Top of DATA IN THIS EXERCISE

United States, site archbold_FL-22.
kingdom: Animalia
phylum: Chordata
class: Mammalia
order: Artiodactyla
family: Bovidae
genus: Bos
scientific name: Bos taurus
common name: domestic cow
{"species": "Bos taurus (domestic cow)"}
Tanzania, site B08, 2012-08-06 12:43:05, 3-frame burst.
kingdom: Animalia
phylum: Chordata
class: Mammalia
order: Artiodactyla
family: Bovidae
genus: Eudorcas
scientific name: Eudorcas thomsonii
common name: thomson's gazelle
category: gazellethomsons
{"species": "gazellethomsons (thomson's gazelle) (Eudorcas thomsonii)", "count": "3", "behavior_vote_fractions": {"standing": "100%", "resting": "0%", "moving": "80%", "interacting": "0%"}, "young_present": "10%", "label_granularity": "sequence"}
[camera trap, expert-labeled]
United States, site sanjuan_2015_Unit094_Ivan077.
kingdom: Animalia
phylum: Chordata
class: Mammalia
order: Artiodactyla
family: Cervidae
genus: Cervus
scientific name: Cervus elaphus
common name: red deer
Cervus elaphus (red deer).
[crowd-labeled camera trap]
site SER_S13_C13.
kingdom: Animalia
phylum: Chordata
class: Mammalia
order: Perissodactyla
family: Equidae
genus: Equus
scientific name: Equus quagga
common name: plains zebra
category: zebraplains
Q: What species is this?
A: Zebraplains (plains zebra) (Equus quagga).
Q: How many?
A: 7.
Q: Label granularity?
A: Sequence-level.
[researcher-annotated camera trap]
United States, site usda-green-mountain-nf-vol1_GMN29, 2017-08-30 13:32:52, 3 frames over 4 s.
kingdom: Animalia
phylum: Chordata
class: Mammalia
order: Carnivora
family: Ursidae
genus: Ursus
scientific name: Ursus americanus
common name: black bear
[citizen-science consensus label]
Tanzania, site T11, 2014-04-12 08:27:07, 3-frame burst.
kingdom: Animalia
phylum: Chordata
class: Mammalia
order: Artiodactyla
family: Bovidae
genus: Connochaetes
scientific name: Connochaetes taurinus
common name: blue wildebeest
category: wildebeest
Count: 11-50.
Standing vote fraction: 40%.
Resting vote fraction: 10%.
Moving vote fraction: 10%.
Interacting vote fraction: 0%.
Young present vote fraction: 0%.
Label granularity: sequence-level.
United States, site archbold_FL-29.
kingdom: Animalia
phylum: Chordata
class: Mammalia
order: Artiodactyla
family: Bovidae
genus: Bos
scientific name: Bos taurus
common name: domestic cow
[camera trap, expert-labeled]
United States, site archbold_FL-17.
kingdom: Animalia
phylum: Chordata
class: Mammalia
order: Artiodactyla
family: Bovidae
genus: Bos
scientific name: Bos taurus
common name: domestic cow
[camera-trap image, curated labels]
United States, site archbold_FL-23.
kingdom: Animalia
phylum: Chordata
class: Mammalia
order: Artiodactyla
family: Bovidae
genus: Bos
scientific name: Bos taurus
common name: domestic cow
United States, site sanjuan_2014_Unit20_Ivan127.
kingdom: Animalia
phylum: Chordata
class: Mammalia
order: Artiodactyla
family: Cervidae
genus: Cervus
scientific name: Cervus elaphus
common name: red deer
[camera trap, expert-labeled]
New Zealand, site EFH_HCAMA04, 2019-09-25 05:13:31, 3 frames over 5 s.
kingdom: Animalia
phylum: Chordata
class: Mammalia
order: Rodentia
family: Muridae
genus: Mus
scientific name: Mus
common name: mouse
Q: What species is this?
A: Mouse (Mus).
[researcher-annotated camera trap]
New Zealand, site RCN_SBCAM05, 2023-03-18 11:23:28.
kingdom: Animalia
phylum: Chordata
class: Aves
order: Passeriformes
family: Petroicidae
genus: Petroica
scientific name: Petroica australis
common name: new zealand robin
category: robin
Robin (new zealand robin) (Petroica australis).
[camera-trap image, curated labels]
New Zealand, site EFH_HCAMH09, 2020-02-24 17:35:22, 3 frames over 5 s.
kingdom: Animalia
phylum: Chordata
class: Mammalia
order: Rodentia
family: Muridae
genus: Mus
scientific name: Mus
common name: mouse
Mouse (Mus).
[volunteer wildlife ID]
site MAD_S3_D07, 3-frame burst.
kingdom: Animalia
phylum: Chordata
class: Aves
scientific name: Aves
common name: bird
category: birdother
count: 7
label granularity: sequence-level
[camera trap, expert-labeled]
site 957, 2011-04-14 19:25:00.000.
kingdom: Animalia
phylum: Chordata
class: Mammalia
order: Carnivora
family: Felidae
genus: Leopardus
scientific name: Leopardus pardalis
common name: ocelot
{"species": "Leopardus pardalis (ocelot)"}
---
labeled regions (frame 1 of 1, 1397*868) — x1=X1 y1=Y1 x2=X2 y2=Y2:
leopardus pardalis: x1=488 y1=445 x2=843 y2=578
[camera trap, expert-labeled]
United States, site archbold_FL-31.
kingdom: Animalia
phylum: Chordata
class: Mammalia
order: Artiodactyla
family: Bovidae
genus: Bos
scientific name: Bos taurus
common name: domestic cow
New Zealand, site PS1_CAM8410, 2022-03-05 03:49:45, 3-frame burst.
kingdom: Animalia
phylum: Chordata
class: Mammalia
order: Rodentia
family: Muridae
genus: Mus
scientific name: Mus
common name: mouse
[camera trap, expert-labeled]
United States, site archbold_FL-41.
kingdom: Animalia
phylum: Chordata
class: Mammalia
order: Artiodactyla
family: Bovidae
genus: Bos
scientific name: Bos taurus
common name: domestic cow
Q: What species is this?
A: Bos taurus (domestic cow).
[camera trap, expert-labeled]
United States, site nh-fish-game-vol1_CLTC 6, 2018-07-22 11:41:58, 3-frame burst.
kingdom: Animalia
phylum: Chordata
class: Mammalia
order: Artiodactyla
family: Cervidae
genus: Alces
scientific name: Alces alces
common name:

Bottom of DATA IN THIS EXERCISE

**WHAT IS NEEDED:**
All lines above should be output verbatim.

**ANSWER TO THIS TASK:**
United States, site archbold_FL-22.
kingdom: Animalia
phylum: Chordata
class: Mammalia
order: Artiodactyla
family: Bovidae
genus: Bos
scientific name: Bos taurus
common name: domestic cow
{"species": "Bos taurus (domestic cow)"}
Tanzania, site B08, 2012-08-06 12:43:05, 3-frame burst.
kingdom: Animalia
phylum: Chordata
class: Mammalia
order: Artiodactyla
family: Bovidae
genus: Eudorcas
scientific name: Eudorcas thomsonii
common name: thomson's gazelle
category: gazellethomsons
{"species": "gazellethomsons (thomson's gazelle) (Eudorcas thomsonii)", "count": "3", "behavior_vote_fractions": {"standing": "100%", "resting": "0%", "moving": "80%", "interacting": "0%"}, "young_present": "10%", "label_granularity": "sequence"}
[camera trap, expert-labeled]
United States, site sanjuan_2015_Unit094_Ivan077.
kingdom: Animalia
phylum: Chordata
class: Mammalia
order: Artiodactyla
family: Cervidae
genus: Cervus
scientific name: Cervus elaphus
common name: red deer
Cervus elaphus (red deer).
[crowd-labeled camera trap]
site SER_S13_C13.
kingdom: Animalia
phylum: Chordata
class: Mammalia
order: Perissodactyla
family: Equidae
genus: Equus
scientific name: Equus quagga
common name: plains zebra
category: zebraplains
Q: What species is this?
A: Zebraplains (plains zebra) (Equus quagga).
Q: How many?
A: 7.
Q: Label granularity?
A: Sequence-level.
[researcher-annotated camera trap]
United States, site usda-green-mountain-nf-vol1_GMN29, 2017-08-30 13:32:52, 3 frames over 4 s.
kingdom: Animalia
phylum: Chordata
class: Mammalia
order: Carnivora
family: Ursidae
genus: Ursus
scientific name: Ursus americanus
common name: black bear
[citizen-science consensus label]
Tanzania, site T11, 2014-04-12 08:27:07, 3-frame burst.
kingdom: Animalia
phylum: Chordata
class: Mammalia
order: Artiodactyla
family: Bovidae
genus: Connochaetes
scientific name: Connochaetes taurinus
common name: blue wildebeest
category: wildebeest
Count: 11-50.
Standing vote fraction: 40%.
Resting vote fraction: 10%.
Moving vote fraction: 10%.
Interacting vote fraction: 0%.
Young present vote fraction: 0%.
Label granularity: sequence-level.
United States, site archbold_FL-29.
kingdom: Animalia
phylum: Chordata
class: Mammalia
order: Artiodactyla
family: Bovidae
genus: Bos
scientific name: Bos taurus
common name: domestic cow
[camera trap, expert-labeled]
United States, site archbold_FL-17.
kingdom: Animalia
phylum: Chordata
class: Mammalia
order: Artiodactyla
family: Bovidae
genus: Bos
scientific name: Bos taurus
common name: domestic cow
[camera-trap image, curated labels]
United States, site archbold_FL-23.
kingdom: Animalia
phylum: Chordata
class: Mammalia
order: Artiodactyla
family: Bovidae
genus: Bos
scientific name: Bos taurus
common name: domestic cow
United States, site sanjuan_2014_Unit20_Ivan127.
kingdom: Animalia
phylum: Chordata
class: Mammalia
order: Artiodactyla
family: Cervidae
genus: Cervus
scientific name: Cervus elaphus
common name: red deer
[camera trap, expert-labeled]
New Zealand, site EFH_HCAMA04, 2019-09-25 05:13:31, 3 frames over 5 s.
kingdom: Animalia
phylum: Chordata
class: Mammalia
order: Rodentia
family: Muridae
genus: Mus
scientific name: Mus
common name: mouse
Q: What species is this?
A: Mouse (Mus).
[researcher-annotated camera trap]
New Zealand, site RCN_SBCAM05, 2023-03-18 11:23:28.
kingdom: Animalia
phylum: Chordata
class: Aves
order: Passeriformes
family: Petroicidae
genus: Petroica
scientific name: Petroica australis
common name: new zealand robin
category: robin
Robin (new zealand robin) (Petroica australis).
[camera-trap image, curated labels]
New Zealand, site EFH_HCAMH09, 2020-02-24 17:35:22, 3 frames over 5 s.
kingdom: Animalia
phylum: Chordata
class: Mammalia
order: Rodentia
family: Muridae
genus: Mus
scientific name: Mus
common name: mouse
Mouse (Mus).
[volunteer wildlife ID]
site MAD_S3_D07, 3-frame burst.
kingdom: Animalia
phylum: Chordata
class: Aves
scientific name: Aves
common name: bird
category: birdother
count: 7
label granularity: sequence-level
[camera trap, expert-labeled]
site 957, 2011-04-14 19:25:00.000.
kingdom: Animalia
phylum: Chordata
class: Mammalia
order: Carnivora
family: Felidae
genus: Leopardus
scientific name: Leopardus pardalis
common name: ocelot
{"species": "Leopardus pardalis (ocelot)"}
---
labeled regions (frame 1 of 1, 1397*868) — x1=X1 y1=Y1 x2=X2 y2=Y2:
leopardus pardalis: x1=488 y1=445 x2=843 y2=578
[camera trap, expert-labeled]
United States, site archbold_FL-31.
kingdom: Animalia
phylum: Chordata
class: Mammalia
order: Artiodactyla
family: Bovidae
genus: Bos
scientific name: Bos taurus
common name: domestic cow
New Zealand, site PS1_CAM8410, 2022-03-05 03:49:45, 3-frame burst.
kingdom: Animalia
phylum: Chordata
class: Mammalia
order: Rodentia
family: Muridae
genus: Mus
scientific name: Mus
common name: mouse
[camera trap, expert-labeled]
United States, site archbold_FL-41.
kingdom: Animalia
phylum: Chordata
class: Mammalia
order: Artiodactyla
family: Bovidae
genus: Bos
scientific name: Bos taurus
common name: domestic cow
Q: What species is this?
A: Bos taurus (domestic cow).
[camera trap, expert-labeled]
United States, site nh-fish-game-vol1_CLTC 6, 2018-07-22 11:41:58, 3-frame burst.
kingdom: Animalia
phylum: Chordata
class: Mammalia
order: Artiodactyla
family: Cervidae
genus: Alces
scientific name: Alces alces
common name:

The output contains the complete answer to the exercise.